_Material for this task_:
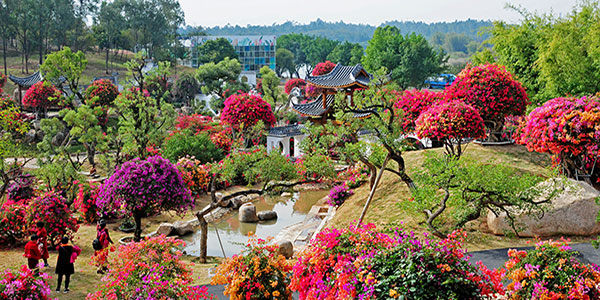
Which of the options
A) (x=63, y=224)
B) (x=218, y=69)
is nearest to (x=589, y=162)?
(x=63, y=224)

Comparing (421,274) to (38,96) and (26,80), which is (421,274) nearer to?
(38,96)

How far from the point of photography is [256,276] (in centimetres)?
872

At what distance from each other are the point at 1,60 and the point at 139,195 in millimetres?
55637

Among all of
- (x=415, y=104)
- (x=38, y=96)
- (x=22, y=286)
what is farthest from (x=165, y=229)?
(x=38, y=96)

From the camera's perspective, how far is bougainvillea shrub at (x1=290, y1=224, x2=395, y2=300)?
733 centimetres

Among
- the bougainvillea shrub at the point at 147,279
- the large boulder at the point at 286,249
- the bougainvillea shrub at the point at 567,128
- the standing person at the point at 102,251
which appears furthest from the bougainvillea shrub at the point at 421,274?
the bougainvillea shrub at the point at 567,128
---
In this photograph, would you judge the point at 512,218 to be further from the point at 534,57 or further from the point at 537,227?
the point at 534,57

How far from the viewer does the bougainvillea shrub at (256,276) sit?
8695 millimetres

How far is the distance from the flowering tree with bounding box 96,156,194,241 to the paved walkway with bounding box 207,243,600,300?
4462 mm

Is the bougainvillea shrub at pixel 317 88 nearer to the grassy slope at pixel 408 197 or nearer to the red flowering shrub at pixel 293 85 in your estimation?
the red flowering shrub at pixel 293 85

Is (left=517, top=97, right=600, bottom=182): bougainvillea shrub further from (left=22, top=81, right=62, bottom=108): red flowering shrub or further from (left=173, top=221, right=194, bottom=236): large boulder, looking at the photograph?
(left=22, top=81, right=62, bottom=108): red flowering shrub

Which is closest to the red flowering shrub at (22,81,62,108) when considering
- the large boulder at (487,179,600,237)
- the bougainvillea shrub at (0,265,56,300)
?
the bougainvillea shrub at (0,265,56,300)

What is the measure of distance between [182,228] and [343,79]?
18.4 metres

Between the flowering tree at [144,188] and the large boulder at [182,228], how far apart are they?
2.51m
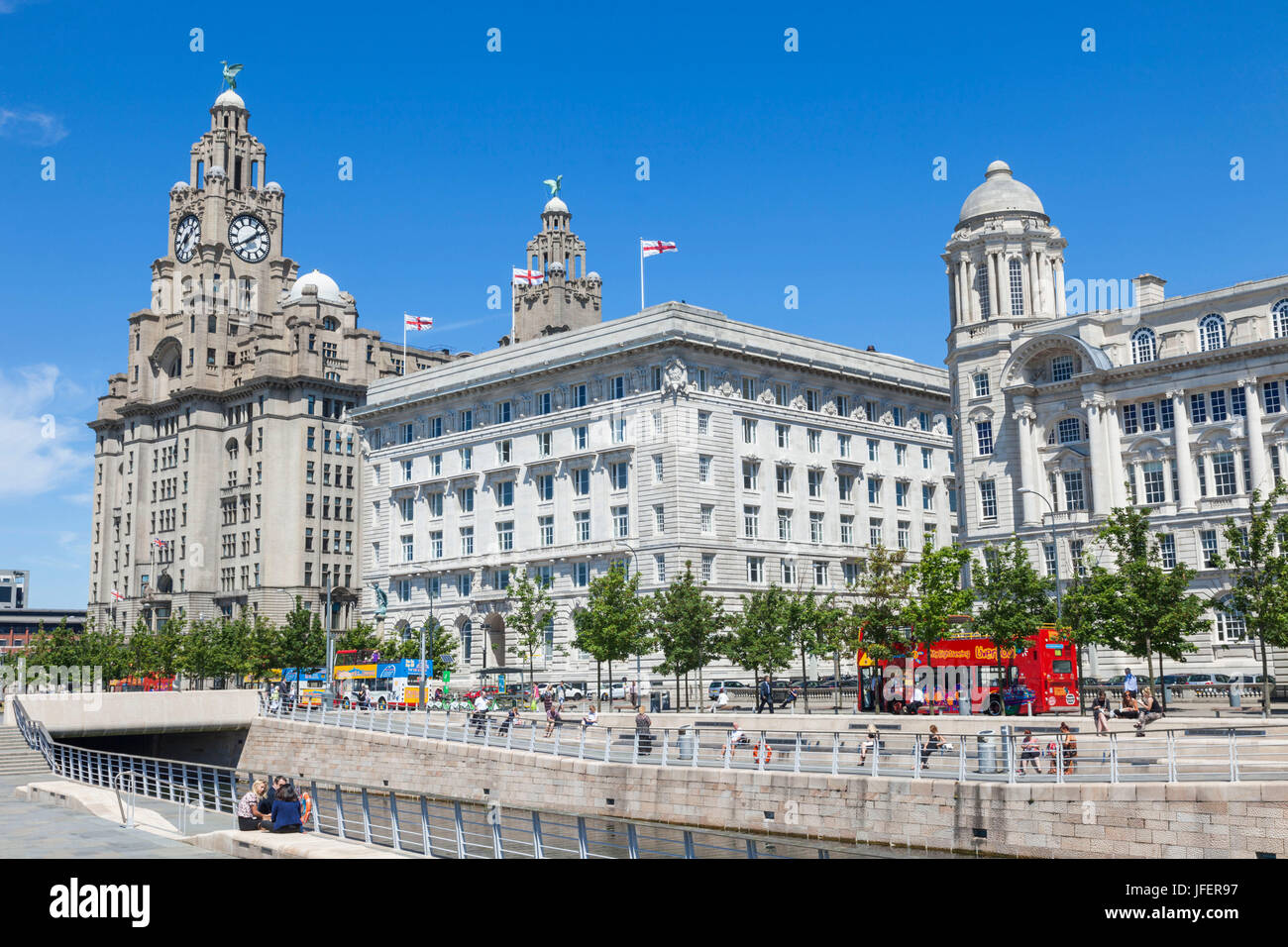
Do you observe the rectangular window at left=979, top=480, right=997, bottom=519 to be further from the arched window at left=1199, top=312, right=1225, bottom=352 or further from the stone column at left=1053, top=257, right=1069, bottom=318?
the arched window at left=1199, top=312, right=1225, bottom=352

_Goal_: Please pick out each line above that contains the word "millimetres" and copy those lines.

_Correct output_:
At what distance from each other are the point at 1,60 and the point at 139,195 in millimetres?
8695 millimetres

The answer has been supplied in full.